» **ZADANIA DO WYKONANIA**:
#1 Oceń, czy poniższe zdania (a), (b) i (c) są zgodne z tekstem o spektaklu Wyskubki: (a) Muzykę do spektaklu skomponował Paweł Kamza. (b) Gabrielów to wieś, z której pochodzi rodzina Tadeusza Różewicza. (c) Paweł Kamza jest zarówno reżyserem, jak i adaptatorem. Każdą odpowiedź (tak lub nie) uzasadnij dokładnym cytatem z tekstu.
#2 Streść tekst o spektaklu Wyskubki w dwóch zdaniach.

» **PODANY TEKST**:
* * * *

Śpiew, taniec i poezja - Wyskubki, to spektakl, w którym zaciera się podział na aktorów i widzów. Pretekstem jest tytułowy zwyczaj, który polega na darciu pierza przez kobiety, a najczęściej kończy się wspólną zabawą. Obrzędowi na scenie towarzyszą kompozycje Aleksandra Brzezińskiego, zainspirowane trzema tradycjami - ludową, klezmerską i folkloru miejskiego - wywiedzionymi z historii terenów pogranicza Mazowsza, Śląska i Wielkopolski. "To przedstawienie jest próbą poszukiwania w poezji i prozie Tadeusza Różewicza śladów Gabrielowa - wsi, z której pochodzi jego rodzina" - mówi Paweł Kamza, reżyser Wyskubków. Na twórczość Różewicza najczęściej patrzy się z perspektywy Awangardy, tymczasem twórcy spektaklu szukają w niej nawiązań do tradycji ludowej. "W jego utworach są ślady liryki ludowej i wykorzystujemy je - stały się naszymi piosenkami" - podkreśla Paweł Kamza, reżyser a zarazem adaptator. Spektakl powstał na podstawie wierszy i fragmentów opowiadań (m.in. z tomów: Matka odchodzi, Kup kota w worku, Pięć poematów, Echa leśne i Poemat otwarty).

* * * *

» **ZAWARTOŚĆ ZBIORU DANYCH**:
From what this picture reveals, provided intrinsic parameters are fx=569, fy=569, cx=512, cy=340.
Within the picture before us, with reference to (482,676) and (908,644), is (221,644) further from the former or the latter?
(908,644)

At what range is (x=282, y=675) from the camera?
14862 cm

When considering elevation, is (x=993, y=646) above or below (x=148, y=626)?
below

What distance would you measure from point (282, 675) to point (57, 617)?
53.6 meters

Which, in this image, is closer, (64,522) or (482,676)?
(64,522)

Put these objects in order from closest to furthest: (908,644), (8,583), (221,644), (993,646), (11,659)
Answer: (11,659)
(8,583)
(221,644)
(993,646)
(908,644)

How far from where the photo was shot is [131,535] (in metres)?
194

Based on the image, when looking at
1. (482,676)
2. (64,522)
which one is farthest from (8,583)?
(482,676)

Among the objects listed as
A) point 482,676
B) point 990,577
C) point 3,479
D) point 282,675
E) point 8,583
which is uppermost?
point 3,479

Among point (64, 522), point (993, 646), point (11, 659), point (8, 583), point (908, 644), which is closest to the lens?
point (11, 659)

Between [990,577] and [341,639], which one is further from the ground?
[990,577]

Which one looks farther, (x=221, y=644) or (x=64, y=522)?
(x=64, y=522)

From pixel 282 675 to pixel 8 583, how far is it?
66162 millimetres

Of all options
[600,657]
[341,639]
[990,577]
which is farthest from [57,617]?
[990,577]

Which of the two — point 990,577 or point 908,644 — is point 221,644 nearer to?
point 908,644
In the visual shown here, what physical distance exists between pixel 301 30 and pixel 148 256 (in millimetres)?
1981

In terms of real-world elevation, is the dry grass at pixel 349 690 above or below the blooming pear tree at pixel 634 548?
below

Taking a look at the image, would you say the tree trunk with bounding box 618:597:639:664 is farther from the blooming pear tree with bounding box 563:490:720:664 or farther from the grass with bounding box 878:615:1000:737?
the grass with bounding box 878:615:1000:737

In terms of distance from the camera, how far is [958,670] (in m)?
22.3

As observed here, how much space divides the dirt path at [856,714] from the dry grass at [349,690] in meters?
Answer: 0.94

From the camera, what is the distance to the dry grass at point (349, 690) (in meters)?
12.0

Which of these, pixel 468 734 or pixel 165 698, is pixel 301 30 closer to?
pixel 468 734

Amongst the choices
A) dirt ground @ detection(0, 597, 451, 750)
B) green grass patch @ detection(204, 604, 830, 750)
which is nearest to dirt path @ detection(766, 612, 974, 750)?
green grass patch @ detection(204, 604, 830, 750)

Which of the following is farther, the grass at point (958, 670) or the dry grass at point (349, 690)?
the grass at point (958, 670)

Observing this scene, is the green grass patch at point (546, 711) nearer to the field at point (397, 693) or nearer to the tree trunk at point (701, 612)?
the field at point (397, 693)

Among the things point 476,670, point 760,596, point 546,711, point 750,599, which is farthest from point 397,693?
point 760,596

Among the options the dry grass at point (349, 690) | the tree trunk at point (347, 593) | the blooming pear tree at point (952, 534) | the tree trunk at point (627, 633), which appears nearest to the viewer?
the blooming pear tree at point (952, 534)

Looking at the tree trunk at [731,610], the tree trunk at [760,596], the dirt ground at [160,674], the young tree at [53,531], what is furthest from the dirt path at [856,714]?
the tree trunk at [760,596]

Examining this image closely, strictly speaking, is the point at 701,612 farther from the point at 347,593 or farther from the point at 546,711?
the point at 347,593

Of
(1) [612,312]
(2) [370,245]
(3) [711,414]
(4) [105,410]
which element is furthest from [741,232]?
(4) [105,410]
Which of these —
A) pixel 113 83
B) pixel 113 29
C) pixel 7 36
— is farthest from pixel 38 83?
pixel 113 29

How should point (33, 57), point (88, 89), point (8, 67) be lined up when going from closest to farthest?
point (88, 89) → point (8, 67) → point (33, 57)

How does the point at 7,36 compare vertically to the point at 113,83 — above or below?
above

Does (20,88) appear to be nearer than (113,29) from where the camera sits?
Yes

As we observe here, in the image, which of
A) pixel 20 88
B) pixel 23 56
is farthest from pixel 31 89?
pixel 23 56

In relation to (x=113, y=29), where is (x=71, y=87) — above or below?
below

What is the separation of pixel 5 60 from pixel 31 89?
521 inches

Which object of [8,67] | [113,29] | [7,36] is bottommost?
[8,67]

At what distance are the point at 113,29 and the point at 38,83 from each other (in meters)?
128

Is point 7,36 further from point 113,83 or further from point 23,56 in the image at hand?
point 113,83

* * * *

» **OCZEKIWANE WYNIKI**:
#1
(a) Nie: „Obrzędowi na scenie towarzyszą kompozycje Aleksandra Brzezińskiego”.
(b) Tak: „śladów Gabrielowa - wsi, z której pochodzi jego rodzina”.
(c) Tak: „podkreśla Paweł Kamza, reżyser a zarazem adaptator”.

#2 Wyskubki to spektakl łączący śpiew, taniec i poezję, w którym zaciera się podział na aktorów i widzów, a jego pretekstem jest zwyczaj darcia pierza przez kobiety. Reżyser Paweł Kamza szuka w wierszach i opowiadaniach Tadeusza Różewicza śladów Gabrielowa oraz nawiązań do tradycji ludowej, a obrzędowi na scenie towarzyszą kompozycje Aleksandra Brzezińskiego.